The anatomical reference, which directly quantifies grey matter volume changes, demonstrated significant positive correlations with memory decline across all groups (AD: r = 0.36, 95% CI [0.21, 0.51], p < 0.001; NC: r = 0.25, 95% CI [0.11, 0.38], p = 0.001; MCI: r = 0.29, 95% CI [0.17, 0.42], p < 0.001). As expected, we did not examine the association between change in grey matter volume and change in grey matter volume, as this correlation would be perfect by definition.

Discussion

Our evaluation of six publicly available brain age prediction packages showed substantial limitations in the clinical utility of current brain age estimates. While the assessed packages demonstrated a modest ability to distinguish between clinical groups and predict disease conversion, we found only moderate convergent validity across different packages and generally only small associations with established markers of brain ageing, such as memory decline and grey matter atrophy. Further, our analysis showed that simple normalised grey matter volume measurements performed comparably to the more complex brain age estimates, putting the added value of existing brain age models as descriptive, diagnostic, or prognostic tools into question.
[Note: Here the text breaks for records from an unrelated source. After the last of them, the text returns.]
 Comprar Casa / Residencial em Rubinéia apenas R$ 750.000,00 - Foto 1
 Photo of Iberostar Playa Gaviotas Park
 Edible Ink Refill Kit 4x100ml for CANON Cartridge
In recent years, brain age prediction from structural MRI has received great interest, with several research groups making their packages publicly available. Initial results showed that brain age could differentiate between participants who were cognitively unimpaired and participants with neurodegenerative conditions,¹⁰ and was predictive of mortality,¹² suggesting that brain age could potentially be developed into a useful biomarker of brain ageing and general health. However, neither the concept nor the packages have been thoroughly evaluated in a comparative setting, and increasing evidence suggests that current brain age estimates are not strongly indicative of the rate of biological ageing of a person.^20,21 Here, we expand on our previous comparative reliability assessment of brain age prediction packages¹⁶ by investigating their clinical utility using a large longitudinal dataset that includes individuals with normal cognition and neurodegenerative diseases.
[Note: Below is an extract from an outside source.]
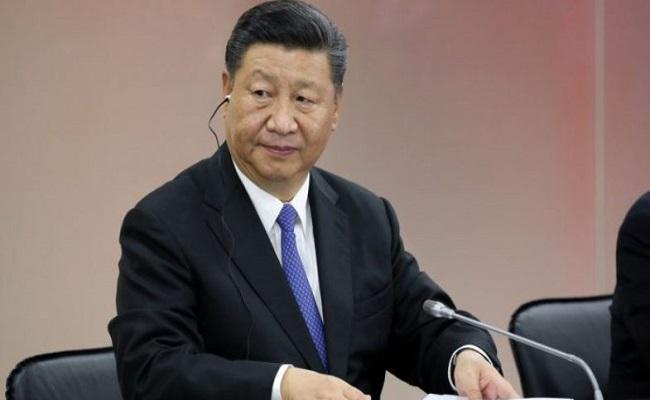 भारत-चीन तनाव के बीच बड़ी खबर, ड्रैगन बढ़ा रहा परमाणु क्षमता, अमेरिका से भी अच्छे नहीं हैं संबंध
Brain age prediction packages vary in their preprocessing steps (such as registration to a common space, segmentation, surface-based analysis), the model architecture (statistical learning vs deep learning), the type of input features (voxel-based vs regional, whole-brain or restricted to grey matter), and the distribution of the training data (age, sex, ethnicity). Despite this heterogeneity, the outcome of such packages is commonly referred to as “brain age”, without much distinction. Here, we demonstrate that there is only moderate convergent validity (i.e., agreement) between packages, with the largest partial correlation (adjusting for diagnosis) being r = 0.69 (95% CI [0.66, 0.71]). In this case, if a healthy individual has a PAD of +10 years from ENIGMA, the corresponding 95% prediction interval suggests their residual PAD from the package brainage could range from −9.28 to +8.31 years, spanning 17.6 years. This limited agreement is further exemplified by the large variability across packages (Fig. 3a). For instance, a PAD of ten years may fall within normal variation when calculated using ENIGMA but could indicate significant deviation from the norm when derived from pyment. However, some of the tested models use different input features, such as regional grey matter volume or 3D MRI volumes. The different packages could therefore capture slightly different neurobiological processes. A moderate convergence is therefore in line with comparisons of various biological ageing clocks.⁴³

Brain age prediction aims to quantify deviations from population norms, where a PAD of zero is expected to indicate age-appropriate brain health. However, our analysis demonstrates that while PADs correctly rank clinical groups by disease severity, they are significantly biased (i.e., exhibit a non-zero mean) and vary considerably across packages (Fig. 3a). Except for brainageR, most packages estimate PADs for the group with AD that are centred at or below zero. In such cases, a PAD of zero would not indicate a healthy brain but instead suggest an advanced neurodegenerative state. Therefore, a PAD of zero holds little intrinsic meaning, and values must be interpreted in relation to the specific model and sample context rather than as an absolute indicator of deviation from the norm. This bias is a well-documented and discussed limitation in the field of brain age estimation, and likely originates from model weights being affected by regression toward the mean age of the training population.^16,44 It has thus been recommended to include age as a covariate when testing for statistical differences to account for this bias.⁴⁴

It has previously been suggested that, as ageing biomarkers more accurately predict age, they become less clinically useful.^45,46 In other words, brain age models that are highly accurate in predicting chronological age do not capture biologically meaningful variance in their PADs. However, others have raised concerns that, for more loosely fitting models, PADs are confounded by epistemic uncertainty which makes interpretation of PAD as absolute units difficult.⁴⁷ In this study, we found no clear performance advantage for either the more accurate models or the more loosely fitting models.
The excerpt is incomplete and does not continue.